About 38% of U.S. PrEP users are now taking Descovy, CEO Daniel O’Day said during a conference call in late April. Despite slower switchovers and fewer new initiations during COVID-19, chief commercial officer Johanna Mercier said the company is still confident in its goal of transferring 40% to 45% of the PrEP business to the new drug by the end of the year.
Besides a clear trend toward better efficacy, GSK’s key argument for injectable cabotegravir is its ability to cut the frequency of dosing from daily to six times a year. That could translate into better adherence and hence improved protection.
The British pharma is currently using cabotegravir in tandem with Johnson & Johnson’s rilpivirine in a long-acting regimen for treating HIV patients. The once-monthly version of that therapy, called Cabenuva, recently won a Canadian nod, though it previously suffered a rebuff from the FDA due to manufacturing problems. ViiV recently rolled out data showing the combo, given every two months, was similarly effective at suppressing HIV as monthly Cabenuva after 48 weeks of treatment.

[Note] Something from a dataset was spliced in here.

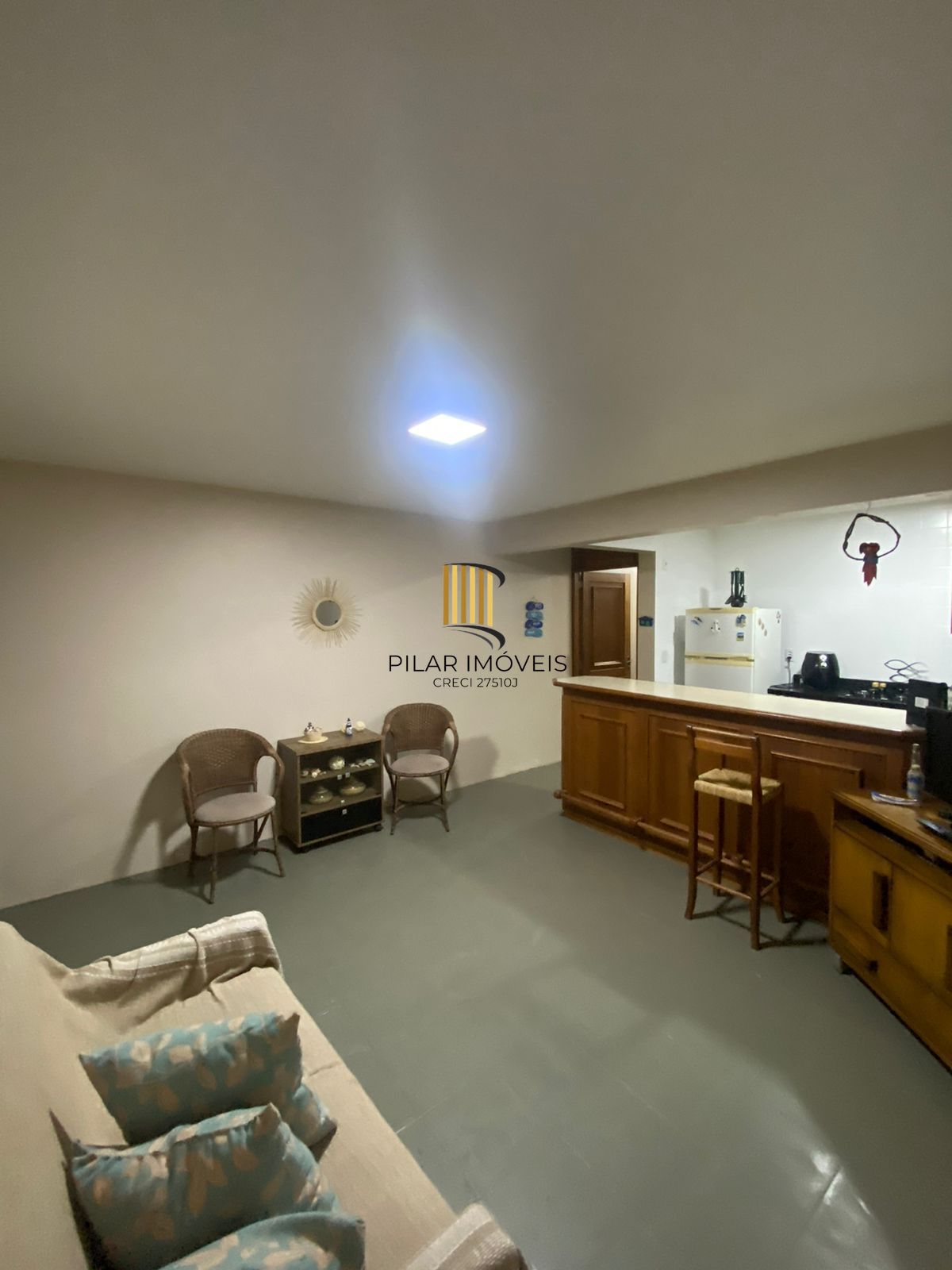 Apartamento com 2 dormitórios e garagem em Torres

The current study, dubbed HPTN 083, was conducted by the NIH under its HIV Prevention Trials Network, a collaboration that’s testing many HIV preventative methods. A sister trial, HPTN 084, is pitting cabotegravir against Truvada in African women who are at risk of HIV infection.
The dosing frequency advantage of cabotegravir could be more important in women, too. Previous studies have suggested that women need to be more adherent to PrEP than men for the prophylactic measure to work.
But women represent a much smaller PrEP population, making up about 10% of all PrEP takers, according to Gilead. Descovy is currently not approved for cisgender women.
Editor's Note: The story has been updated with the correct number of infections in the Truvada arm in the HPTN 083 study.